===== Dataset entries =====

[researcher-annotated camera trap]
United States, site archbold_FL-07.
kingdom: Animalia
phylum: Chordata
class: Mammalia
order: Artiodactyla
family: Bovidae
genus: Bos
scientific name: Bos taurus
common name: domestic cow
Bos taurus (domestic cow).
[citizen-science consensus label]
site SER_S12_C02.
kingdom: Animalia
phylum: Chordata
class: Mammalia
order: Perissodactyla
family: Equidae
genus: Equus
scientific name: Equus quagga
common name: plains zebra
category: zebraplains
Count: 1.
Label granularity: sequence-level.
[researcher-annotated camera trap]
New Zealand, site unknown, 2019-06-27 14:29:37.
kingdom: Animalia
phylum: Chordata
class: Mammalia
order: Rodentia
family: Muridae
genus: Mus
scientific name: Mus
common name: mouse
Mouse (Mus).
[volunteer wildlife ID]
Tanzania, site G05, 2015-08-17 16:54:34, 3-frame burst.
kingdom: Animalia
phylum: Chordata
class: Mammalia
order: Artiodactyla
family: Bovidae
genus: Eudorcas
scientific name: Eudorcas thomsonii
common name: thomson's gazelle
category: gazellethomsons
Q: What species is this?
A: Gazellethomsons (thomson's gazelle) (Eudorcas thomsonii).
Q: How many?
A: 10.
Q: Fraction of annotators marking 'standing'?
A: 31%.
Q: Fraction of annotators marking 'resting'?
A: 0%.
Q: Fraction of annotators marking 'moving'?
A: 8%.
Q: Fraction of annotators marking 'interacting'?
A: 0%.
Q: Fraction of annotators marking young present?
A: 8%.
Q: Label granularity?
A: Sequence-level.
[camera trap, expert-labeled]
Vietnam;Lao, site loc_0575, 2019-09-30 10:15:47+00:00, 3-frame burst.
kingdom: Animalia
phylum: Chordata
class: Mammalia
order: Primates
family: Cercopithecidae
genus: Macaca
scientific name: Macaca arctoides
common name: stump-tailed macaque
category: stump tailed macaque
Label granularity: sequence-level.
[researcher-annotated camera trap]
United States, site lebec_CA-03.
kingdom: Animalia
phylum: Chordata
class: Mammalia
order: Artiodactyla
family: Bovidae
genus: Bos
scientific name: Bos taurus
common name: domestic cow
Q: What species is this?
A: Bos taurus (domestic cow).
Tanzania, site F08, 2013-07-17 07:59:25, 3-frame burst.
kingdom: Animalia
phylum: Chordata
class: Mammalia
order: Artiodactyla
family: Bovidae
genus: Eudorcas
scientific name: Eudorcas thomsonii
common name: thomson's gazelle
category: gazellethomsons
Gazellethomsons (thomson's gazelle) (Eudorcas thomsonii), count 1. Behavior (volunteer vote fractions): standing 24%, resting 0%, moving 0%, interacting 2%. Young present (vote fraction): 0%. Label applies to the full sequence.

=====

● Activity:
Please give back only the lines between the first line of the entries and the line with "order: Rodentia", both ends included, word for word.

● Answer to this task:
[researcher-annotated camera trap]
United States, site archbold_FL-07.
kingdom: Animalia
phylum: Chordata
class: Mammalia
order: Artiodactyla
family: Bovidae
genus: Bos
scientific name: Bos taurus
common name: domestic cow
Bos taurus (domestic cow).
[citizen-science consensus label]
site SER_S12_C02.
kingdom: Animalia
phylum: Chordata
class: Mammalia
order: Perissodactyla
family: Equidae
genus: Equus
scientific name: Equus quagga
common name: plains zebra
category: zebraplains
Count: 1.
Label granularity: sequence-level.
[researcher-annotated camera trap]
New Zealand, site unknown, 2019-06-27 14:29:37.
kingdom: Animalia
phylum: Chordata
class: Mammalia
order: Rodentia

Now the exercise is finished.